Collected data
--- START ---

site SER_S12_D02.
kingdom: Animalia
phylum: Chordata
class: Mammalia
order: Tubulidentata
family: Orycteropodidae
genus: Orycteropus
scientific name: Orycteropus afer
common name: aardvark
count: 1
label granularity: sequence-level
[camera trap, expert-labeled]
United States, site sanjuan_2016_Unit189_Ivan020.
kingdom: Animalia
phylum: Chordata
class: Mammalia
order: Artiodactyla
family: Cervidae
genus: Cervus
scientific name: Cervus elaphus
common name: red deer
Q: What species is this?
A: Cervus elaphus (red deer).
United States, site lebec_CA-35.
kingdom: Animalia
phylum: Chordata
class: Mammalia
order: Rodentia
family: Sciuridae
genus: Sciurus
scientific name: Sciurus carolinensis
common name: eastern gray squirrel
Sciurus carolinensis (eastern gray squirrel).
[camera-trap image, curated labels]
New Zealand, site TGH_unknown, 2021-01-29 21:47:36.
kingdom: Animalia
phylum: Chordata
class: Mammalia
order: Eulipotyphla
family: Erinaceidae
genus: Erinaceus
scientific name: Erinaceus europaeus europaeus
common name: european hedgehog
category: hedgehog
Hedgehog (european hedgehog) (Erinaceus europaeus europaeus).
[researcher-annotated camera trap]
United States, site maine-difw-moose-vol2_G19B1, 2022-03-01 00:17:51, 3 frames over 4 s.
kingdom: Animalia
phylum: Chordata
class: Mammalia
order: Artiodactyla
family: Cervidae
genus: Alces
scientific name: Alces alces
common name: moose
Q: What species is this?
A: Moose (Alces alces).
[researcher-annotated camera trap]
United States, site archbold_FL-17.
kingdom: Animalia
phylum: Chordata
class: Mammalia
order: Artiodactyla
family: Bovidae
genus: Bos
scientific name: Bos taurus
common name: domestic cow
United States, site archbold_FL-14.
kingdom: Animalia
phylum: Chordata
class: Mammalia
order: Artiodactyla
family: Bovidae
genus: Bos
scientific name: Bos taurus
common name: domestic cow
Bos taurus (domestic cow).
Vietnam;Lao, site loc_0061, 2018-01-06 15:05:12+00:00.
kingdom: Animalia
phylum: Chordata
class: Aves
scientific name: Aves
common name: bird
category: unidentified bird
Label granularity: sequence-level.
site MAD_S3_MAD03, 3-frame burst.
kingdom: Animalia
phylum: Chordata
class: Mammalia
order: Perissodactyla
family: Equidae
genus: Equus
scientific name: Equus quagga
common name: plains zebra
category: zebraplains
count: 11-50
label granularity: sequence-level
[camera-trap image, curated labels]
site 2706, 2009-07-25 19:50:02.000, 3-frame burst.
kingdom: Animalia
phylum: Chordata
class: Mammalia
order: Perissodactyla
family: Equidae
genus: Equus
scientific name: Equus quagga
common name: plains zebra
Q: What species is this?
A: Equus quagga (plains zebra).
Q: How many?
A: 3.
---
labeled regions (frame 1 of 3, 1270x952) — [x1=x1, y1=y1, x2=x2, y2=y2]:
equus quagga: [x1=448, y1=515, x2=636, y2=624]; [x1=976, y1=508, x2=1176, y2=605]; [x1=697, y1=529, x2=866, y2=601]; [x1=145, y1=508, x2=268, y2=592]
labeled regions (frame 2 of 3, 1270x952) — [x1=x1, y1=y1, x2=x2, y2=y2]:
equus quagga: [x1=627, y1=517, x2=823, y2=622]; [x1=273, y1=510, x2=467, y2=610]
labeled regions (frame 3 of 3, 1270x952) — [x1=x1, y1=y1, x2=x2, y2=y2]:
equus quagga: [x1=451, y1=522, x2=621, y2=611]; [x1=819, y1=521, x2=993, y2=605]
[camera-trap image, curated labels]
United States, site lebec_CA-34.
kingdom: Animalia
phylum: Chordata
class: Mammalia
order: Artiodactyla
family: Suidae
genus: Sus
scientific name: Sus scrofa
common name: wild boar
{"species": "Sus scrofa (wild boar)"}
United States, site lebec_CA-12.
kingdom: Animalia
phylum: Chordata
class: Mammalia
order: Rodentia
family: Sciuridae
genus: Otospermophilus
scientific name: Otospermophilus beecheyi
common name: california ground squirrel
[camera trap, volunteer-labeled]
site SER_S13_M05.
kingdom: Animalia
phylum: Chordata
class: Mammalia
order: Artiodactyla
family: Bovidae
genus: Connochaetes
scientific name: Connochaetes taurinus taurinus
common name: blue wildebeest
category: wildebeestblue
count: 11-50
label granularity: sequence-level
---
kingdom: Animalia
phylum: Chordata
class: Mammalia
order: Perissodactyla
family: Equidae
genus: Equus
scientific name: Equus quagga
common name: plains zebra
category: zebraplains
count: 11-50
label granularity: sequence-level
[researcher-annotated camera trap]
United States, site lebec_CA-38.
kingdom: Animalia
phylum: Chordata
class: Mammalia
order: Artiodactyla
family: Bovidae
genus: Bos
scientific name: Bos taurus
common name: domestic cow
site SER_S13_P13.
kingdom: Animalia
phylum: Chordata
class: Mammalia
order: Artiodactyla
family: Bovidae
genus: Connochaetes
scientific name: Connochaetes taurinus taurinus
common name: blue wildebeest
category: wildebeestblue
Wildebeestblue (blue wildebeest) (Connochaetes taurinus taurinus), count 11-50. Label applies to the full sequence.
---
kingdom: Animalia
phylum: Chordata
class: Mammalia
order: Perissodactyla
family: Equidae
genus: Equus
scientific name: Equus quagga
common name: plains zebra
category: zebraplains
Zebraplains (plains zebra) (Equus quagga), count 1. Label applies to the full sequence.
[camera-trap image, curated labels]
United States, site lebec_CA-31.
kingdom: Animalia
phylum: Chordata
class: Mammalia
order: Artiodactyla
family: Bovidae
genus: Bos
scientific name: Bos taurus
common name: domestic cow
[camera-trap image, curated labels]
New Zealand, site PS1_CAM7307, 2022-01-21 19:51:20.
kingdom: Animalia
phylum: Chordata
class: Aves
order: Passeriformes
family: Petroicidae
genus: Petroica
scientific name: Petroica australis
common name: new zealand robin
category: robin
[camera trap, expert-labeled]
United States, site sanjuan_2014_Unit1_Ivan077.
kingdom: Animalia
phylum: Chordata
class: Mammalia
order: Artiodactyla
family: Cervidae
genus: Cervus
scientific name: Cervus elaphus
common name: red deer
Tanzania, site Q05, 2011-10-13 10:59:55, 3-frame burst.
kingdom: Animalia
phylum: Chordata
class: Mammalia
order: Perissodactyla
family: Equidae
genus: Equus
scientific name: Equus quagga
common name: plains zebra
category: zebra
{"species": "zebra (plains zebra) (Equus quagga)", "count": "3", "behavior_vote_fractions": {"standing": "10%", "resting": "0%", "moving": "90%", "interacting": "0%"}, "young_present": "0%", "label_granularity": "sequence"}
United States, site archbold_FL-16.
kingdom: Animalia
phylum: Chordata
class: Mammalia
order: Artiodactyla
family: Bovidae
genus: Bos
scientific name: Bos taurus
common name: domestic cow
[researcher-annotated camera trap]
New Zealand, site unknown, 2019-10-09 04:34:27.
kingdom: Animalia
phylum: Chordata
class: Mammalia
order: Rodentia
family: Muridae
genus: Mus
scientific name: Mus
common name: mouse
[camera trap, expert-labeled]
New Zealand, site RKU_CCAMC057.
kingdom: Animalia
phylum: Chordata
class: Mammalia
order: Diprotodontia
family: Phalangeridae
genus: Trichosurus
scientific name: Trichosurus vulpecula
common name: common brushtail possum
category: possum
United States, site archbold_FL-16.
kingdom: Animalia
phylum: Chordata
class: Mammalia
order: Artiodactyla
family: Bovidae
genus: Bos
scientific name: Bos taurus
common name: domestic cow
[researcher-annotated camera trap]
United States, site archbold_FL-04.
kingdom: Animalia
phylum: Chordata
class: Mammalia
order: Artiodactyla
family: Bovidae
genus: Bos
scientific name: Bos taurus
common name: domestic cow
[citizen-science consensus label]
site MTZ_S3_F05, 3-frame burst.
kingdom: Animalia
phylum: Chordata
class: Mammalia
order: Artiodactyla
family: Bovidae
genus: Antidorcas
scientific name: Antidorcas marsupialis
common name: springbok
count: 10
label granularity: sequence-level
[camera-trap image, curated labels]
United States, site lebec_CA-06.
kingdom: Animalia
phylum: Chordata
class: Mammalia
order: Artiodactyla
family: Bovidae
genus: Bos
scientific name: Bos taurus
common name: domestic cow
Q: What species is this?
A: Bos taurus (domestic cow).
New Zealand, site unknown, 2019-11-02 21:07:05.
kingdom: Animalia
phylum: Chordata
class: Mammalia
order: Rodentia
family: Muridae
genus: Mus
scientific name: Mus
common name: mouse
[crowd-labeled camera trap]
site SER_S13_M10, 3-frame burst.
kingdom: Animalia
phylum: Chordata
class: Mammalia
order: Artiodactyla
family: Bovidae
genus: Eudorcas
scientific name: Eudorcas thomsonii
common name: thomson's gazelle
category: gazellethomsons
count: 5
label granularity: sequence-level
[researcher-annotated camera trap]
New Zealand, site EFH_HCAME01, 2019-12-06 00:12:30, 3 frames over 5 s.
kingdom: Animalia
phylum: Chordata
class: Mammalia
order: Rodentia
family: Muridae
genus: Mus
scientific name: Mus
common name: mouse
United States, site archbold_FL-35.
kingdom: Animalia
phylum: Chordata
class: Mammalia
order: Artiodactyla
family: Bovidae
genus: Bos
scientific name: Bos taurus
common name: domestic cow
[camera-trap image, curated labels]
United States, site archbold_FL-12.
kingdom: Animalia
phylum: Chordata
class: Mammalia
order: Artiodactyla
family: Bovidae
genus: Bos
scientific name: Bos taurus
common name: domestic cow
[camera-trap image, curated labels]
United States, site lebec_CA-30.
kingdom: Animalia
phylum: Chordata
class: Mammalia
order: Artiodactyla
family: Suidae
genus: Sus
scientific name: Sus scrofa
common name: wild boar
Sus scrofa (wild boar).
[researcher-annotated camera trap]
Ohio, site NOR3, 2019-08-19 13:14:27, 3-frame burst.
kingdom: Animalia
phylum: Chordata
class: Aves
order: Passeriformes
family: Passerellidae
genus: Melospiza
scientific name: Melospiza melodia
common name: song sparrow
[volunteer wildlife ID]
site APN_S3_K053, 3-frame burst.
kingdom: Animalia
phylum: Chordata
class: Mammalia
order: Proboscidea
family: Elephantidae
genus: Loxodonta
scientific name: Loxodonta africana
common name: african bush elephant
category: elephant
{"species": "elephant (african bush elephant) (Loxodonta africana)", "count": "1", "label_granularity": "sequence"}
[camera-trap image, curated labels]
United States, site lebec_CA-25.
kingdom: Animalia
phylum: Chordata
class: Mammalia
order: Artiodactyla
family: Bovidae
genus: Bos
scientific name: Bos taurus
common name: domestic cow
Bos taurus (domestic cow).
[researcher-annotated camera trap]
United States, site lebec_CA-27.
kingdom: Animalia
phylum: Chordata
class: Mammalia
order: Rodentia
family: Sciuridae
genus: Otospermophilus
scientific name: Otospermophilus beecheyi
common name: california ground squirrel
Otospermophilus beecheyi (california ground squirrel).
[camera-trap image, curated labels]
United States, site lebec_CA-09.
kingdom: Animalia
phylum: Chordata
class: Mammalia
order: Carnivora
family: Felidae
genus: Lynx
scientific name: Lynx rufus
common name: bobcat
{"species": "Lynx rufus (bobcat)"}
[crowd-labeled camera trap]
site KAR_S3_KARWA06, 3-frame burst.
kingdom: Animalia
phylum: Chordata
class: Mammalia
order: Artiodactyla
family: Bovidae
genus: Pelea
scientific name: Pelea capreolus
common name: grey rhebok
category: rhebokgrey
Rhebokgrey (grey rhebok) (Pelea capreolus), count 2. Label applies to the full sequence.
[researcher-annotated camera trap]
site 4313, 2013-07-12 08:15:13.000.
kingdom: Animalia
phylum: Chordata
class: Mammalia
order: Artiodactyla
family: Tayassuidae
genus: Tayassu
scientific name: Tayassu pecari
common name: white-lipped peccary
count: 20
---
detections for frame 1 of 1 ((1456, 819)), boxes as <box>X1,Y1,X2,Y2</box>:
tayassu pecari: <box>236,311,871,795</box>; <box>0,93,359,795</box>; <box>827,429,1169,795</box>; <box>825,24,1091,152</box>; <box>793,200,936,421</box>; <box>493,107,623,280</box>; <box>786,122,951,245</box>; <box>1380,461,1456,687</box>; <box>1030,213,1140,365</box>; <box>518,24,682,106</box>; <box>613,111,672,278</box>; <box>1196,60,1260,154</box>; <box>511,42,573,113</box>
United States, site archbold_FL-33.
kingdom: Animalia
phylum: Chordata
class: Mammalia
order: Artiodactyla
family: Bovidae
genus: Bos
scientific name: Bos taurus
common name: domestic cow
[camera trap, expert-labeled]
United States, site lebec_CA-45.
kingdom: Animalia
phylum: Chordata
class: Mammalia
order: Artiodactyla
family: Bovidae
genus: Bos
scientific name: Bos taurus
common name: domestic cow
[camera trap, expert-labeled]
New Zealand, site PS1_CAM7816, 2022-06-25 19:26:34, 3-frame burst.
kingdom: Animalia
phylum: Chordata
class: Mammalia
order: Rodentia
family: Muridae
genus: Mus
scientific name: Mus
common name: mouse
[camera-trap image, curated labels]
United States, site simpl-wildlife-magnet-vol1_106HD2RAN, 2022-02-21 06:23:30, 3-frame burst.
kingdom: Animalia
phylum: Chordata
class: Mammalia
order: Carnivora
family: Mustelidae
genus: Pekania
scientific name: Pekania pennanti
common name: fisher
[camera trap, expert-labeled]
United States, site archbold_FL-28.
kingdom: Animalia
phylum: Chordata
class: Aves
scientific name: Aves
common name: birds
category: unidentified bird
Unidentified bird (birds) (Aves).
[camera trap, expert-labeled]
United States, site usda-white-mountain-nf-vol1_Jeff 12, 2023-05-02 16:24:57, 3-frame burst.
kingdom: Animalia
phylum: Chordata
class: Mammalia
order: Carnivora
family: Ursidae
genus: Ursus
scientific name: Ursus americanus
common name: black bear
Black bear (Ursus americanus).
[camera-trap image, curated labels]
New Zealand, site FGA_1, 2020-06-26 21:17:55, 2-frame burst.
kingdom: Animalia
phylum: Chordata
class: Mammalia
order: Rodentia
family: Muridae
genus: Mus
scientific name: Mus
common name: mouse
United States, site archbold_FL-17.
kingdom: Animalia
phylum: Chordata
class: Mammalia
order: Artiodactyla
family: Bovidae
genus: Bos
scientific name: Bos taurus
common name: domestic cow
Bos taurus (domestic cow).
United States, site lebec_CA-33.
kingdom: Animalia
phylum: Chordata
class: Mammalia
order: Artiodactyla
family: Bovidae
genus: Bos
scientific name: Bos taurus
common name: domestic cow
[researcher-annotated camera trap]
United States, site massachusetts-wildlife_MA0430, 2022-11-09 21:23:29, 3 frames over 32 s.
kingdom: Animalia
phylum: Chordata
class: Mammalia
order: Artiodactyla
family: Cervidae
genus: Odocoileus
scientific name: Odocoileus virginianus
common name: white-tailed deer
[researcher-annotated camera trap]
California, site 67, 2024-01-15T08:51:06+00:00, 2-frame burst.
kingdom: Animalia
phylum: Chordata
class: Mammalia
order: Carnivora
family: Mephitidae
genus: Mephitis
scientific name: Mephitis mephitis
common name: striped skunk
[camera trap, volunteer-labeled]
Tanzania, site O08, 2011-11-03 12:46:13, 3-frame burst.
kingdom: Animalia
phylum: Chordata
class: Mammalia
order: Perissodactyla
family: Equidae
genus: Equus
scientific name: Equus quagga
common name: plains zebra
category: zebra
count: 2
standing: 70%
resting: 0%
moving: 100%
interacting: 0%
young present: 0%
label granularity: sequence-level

--- END ---

▶ [Task details]: Exactly the lines from the start of the entries through the one bearing "scientific name: Erinaceus" are to be output, with both ends included.

▶ [Solution to this task]:
site SER_S12_D02.
kingdom: Animalia
phylum: Chordata
class: Mammalia
order: Tubulidentata
family: Orycteropodidae
genus: Orycteropus
scientific name: Orycteropus afer
common name: aardvark
count: 1
label granularity: sequence-level
[camera trap, expert-labeled]
United States, site sanjuan_2016_Unit189_Ivan020.
kingdom: Animalia
phylum: Chordata
class: Mammalia
order: Artiodactyla
family: Cervidae
genus: Cervus
scientific name: Cervus elaphus
common name: red deer
Q: What species is this?
A: Cervus elaphus (red deer).
United States, site lebec_CA-35.
kingdom: Animalia
phylum: Chordata
class: Mammalia
order: Rodentia
family: Sciuridae
genus: Sciurus
scientific name: Sciurus carolinensis
common name: eastern gray squirrel
Sciurus carolinensis (eastern gray squirrel).
[camera-trap image, curated labels]
New Zealand, site TGH_unknown, 2021-01-29 21:47:36.
kingdom: Animalia
phylum: Chordata
class: Mammalia
order: Eulipotyphla
family: Erinaceidae
genus: Erinaceus
scientific name: Erinaceus europaeus europaeus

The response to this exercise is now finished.